Ulrich Schmid is Professor of Culture and Society in Russia at the School of Humanities and Social Sciences at the University of St. Gallen, Switzerland. He is also an employee of the Neue Zürcher Zeitung.

Russia only developed its own cultural currents after the outbreak of the French Revolution. A cultural boost finally brought forth styles of their own in music and literature. Later the film developed into the new mass medium.

Before the end of the 18th century, Russian culture was based on its French model. (& copy picture alliance / APA / picturedesk.com)

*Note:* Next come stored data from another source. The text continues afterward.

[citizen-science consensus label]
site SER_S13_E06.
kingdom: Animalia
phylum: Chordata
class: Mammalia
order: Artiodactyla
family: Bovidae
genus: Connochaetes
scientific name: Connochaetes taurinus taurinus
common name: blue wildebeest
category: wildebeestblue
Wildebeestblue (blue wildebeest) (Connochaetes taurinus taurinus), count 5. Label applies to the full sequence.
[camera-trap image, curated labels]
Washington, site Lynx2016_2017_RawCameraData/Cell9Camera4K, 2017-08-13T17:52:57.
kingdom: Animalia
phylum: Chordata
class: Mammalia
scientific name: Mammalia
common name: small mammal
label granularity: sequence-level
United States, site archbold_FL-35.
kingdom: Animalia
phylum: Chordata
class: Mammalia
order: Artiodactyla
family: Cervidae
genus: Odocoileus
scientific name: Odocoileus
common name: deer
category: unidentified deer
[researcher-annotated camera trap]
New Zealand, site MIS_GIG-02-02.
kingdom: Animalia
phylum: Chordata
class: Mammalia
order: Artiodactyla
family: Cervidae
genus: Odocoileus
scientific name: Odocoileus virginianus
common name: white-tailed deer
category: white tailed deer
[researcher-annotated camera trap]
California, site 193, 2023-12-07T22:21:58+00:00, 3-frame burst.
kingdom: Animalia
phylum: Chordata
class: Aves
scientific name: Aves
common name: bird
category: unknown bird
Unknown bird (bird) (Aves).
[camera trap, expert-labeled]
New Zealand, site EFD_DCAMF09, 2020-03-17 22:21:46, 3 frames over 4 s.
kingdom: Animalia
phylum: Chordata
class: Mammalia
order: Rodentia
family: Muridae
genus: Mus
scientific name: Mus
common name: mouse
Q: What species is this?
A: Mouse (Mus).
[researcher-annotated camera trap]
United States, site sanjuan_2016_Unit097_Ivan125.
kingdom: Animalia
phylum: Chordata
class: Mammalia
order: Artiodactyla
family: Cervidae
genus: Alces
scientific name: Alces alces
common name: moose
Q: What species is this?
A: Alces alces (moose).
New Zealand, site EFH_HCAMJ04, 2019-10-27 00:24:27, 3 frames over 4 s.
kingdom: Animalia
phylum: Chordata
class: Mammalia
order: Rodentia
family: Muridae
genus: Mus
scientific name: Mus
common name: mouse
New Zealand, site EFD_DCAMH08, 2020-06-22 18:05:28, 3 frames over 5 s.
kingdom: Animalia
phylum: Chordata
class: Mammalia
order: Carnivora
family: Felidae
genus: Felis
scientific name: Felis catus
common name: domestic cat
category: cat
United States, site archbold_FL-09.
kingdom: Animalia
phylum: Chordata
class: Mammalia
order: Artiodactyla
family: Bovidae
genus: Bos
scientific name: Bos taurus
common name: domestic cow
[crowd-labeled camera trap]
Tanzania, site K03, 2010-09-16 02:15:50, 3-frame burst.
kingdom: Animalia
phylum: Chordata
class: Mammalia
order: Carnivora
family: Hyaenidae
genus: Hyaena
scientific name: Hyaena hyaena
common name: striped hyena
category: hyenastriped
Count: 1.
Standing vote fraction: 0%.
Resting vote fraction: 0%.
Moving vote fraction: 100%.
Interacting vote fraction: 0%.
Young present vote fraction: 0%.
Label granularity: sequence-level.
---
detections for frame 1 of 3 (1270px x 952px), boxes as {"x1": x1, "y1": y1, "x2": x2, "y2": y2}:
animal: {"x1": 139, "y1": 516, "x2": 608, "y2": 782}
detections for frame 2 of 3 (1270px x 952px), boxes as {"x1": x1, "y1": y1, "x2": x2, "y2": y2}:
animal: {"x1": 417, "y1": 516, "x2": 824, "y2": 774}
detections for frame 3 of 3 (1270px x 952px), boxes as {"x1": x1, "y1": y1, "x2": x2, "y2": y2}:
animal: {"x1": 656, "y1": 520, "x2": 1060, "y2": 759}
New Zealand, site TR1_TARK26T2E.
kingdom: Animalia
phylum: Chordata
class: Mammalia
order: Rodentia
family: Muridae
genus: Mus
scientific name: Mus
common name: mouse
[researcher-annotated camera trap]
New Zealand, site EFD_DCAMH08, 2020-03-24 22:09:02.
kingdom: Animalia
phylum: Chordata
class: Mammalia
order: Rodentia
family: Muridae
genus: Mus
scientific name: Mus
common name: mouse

A national culture that saw itself as such did not develop in Russia until the end of the 18th century. Previously, the Russian nobility had largely based on the cultural model of France. However, when the French Revolution broke out and Napoleon marched against the tsarist empire in 1812, the establishment of a specific Russian culture of its own became a social imperative. The cultural surge at the beginning of the 19th century led to an intensified production in all literary genres. In terms of style and genre, the writers were able to rely on preparatory work from the classicist age of the preceding decades. At the same time, however, they had to adapt the Russian language to the changed taste preferences of Romanticism. This included, above all, a simplification of the syntax, which now followed the French sentence structure, and an expansion of the vocabulary through new creations that also provided Russian equivalents for important words such as "élégant".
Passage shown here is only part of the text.